#### QUESTIONS ON THE MATERIAL
1. List every person's name that appears in the book review.
2. In the book review, swap "Mount Prairie" for "Mount Meadow" and write out the passage from "In his second" to "from the institute.".
3. Please resume the book review from where it stops.

#### TEXT EXCERPT
If you like Carl Hiassen or Kinky Friedman you are going to like Rick Hanson and sculptor / detective Adam McCleet. Mortal Remains has that same kind of offbeat humor, over the top characters, and subtle social commentary to which a mystery is added for good measure. This is a tongue in cheek and sculpture in the noggin mystery novel that works all the way through.

In his second outing, sculptor Adam McCleet gets himself interned at the Mount Prairie Institute and perhaps sinister funny farm. This after the head shrink at Mount Prairie and McCleet's best friend gets killed by a patient and McCleet orchestrates the escape of his girlfriend's brother and three wacky Vietnam vets from the institute.

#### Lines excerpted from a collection
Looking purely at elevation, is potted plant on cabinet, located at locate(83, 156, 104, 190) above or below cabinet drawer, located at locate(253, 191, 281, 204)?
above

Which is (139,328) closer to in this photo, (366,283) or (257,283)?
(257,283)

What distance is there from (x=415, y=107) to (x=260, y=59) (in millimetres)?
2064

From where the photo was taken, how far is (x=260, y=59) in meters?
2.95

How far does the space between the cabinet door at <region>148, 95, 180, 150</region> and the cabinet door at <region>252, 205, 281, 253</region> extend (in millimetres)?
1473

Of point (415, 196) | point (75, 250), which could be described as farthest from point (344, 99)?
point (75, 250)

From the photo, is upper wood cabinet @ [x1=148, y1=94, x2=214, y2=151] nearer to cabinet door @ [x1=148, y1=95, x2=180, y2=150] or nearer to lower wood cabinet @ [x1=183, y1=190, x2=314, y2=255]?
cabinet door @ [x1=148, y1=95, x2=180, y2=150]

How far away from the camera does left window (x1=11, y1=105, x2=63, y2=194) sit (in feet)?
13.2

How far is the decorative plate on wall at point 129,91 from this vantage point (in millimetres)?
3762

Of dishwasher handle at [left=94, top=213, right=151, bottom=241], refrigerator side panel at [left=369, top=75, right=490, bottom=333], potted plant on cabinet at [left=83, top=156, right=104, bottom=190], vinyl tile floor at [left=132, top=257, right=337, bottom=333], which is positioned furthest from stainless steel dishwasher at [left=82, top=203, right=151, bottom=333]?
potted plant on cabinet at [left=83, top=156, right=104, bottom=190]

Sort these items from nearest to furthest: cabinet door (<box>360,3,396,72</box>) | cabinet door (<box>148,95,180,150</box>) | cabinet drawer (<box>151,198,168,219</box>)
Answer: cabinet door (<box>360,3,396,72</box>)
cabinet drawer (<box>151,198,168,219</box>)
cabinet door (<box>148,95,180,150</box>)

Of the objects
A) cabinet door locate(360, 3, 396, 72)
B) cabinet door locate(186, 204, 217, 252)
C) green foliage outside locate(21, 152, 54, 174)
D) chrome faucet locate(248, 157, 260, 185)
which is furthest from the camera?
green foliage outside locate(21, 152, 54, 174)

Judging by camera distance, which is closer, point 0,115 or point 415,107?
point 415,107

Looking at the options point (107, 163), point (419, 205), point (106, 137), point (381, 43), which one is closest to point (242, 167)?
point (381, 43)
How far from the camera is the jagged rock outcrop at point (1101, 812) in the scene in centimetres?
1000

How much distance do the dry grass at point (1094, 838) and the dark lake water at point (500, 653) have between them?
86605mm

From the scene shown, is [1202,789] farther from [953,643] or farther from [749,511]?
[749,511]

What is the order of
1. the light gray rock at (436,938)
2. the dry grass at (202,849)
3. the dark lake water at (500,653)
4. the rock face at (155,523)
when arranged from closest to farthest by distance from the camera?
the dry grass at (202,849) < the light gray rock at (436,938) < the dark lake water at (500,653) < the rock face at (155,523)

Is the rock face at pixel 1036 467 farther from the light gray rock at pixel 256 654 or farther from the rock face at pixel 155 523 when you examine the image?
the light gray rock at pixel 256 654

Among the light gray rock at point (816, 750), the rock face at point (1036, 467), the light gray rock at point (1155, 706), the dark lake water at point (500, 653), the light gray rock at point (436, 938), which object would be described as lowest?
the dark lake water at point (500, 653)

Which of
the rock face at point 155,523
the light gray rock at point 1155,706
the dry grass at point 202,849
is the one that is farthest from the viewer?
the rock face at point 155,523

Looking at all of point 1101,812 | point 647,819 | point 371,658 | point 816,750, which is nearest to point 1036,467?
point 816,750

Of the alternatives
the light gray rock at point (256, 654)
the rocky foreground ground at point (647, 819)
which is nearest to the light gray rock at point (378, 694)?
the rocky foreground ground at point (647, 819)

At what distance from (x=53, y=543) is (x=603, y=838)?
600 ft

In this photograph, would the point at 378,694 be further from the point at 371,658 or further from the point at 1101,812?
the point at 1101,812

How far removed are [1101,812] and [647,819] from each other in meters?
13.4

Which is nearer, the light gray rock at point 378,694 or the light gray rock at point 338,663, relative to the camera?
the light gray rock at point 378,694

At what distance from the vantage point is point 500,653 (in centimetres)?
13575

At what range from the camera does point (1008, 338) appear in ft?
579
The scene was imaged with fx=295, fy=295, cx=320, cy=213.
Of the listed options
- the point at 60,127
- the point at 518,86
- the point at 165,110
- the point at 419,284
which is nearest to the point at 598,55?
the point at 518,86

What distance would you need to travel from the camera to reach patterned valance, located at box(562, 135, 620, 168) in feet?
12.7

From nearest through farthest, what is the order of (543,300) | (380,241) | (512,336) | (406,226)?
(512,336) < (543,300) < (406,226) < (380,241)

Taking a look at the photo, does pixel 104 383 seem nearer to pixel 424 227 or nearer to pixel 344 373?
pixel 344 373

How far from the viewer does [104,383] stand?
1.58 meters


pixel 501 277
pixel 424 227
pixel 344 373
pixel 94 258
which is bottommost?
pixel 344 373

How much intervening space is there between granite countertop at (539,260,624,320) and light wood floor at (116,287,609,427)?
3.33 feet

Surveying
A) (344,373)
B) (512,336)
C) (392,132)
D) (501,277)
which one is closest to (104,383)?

#### RESPONSES BY TASK
1. Carl Hiassen, Kinky Friedman, Rick Hanson, Adam McCleet

2.
In his second outing, sculptor Adam McCleet gets himself interned at the Mount Meadow Institute and perhaps sinister funny farm. This after the head shrink at Mount Meadow and McCleet's best friend gets killed by a patient and McCleet orchestrates the escape of his girlfriend's brother and three wacky Vietnam vets from the institute.

3.
Those familiar with the Ewen Cameron CIA sponsored psychological experiments at McGill University in the late fifties and early sixties will find echoes of that story in this mystery by Rick Hanson. If you read the story about the experiment where psychiatrists sent perfectly normal people to a funny farm to see how their colleagues would react -they found something wrong with every normal person sent to them while the crazies knew the new guys were perfectly normal-you will also find something like that in Mortal Remains.

Mortal Remains is a wild and crazy, well written and funny mystery novel. Hanson manages to adroitly balance the thrilling whodunit with the wildly comic while keeping his sculptor / investigator very believable. The secondary characters, from the three nutty vets known as the Death Squad to Birkenshaw, the sandal wearing (get it?) violent peacenik, are well defined and interesting to follow around too.

This Rick Hanson mystery is not one of those quick paced, tightly written novel but more of a well paced, quirky, and funny whodunit. This is popcorn for the brain and very enjoyable popcorn at that. Granted, the ending is a bit weak. You know whodunit but the motivation is a bit thin. Still, Mortal Remains is a fun read.